Jim Dunham wrote, On 04/24/2009 06:46 PM:
Roman,
Thanks for your help!
Actually I have some more questions. I need to make a decision on
replication mode for our storages: zfs send-receive, avs or even
microsoft internal tool on the iscsi volumes with independent zfs
snashots on both side.
Initially avs seemed to me a good options, but I can't make it
working on 100Mb link with 8x1.36Tb volumes
It's strange that sndr sends entire bitmap - what if one is for a
big replicated volumes like for 1.36Gb? It's more that 100000
blocks for async replication, .
There will be constant timeouts on average 100M link in this case.
SNDR does not replicate the bitmap volume, just the bitmap itself.
There is one bit per 32KB of primary volume size, with 8 bits per
byte, and 512 bytes per block.
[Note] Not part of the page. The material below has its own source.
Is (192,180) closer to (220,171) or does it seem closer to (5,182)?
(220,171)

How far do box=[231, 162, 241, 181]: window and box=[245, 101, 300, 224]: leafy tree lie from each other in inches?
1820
The answer for 1.36GB is just 11.04
blocks, or 5.5KB.
Of course looking at the example below, the math for replicating TBs
verses GBs is 1024 times larger.
1.36 TB * (1 bit / 32KB) * (8 bytes / bit) * (1 block / 512 bytes) =
11161 blocks, which is the value reported below for non-disk queue
replication with SNDR.
But the dsbitmap shows 100441 blocks for async replication, I'm
missing something?
Yes you did, the words "disk queue". When replicating with a disk
queue, there is an addition requirement for storing 1-byte or 4-byte
reference counter per bit. These reference counters are separate from
the actual bitmap, and are not exchanged between SNDR primary and
secondary nodes.
Required bitmap volume size:
Sync replication: 11161 blocks
Async replication with memory queue: 11161 blocks
Async replication with disk queue: 100441 blocks
Async replication with disk queue and 32 bit refcount: 368281 blocks
Good. I kind of figure that this was the problem. What are is your
SNDR primary volume size?
After initial sync started to work (although it's a very slow process
and it takes 10-15 mins to complete) I have the following situation:
Below you made reference to using 'ping' with a result of "64 bytes
from mtl2.flt2 (172.0.5.10): icmp_seq=0. time=16.822 ms". It would be
interesting to know the results of "ping -s mtl2.flt2 8192", where
8192 is the chunk size for exchanging bitmaps.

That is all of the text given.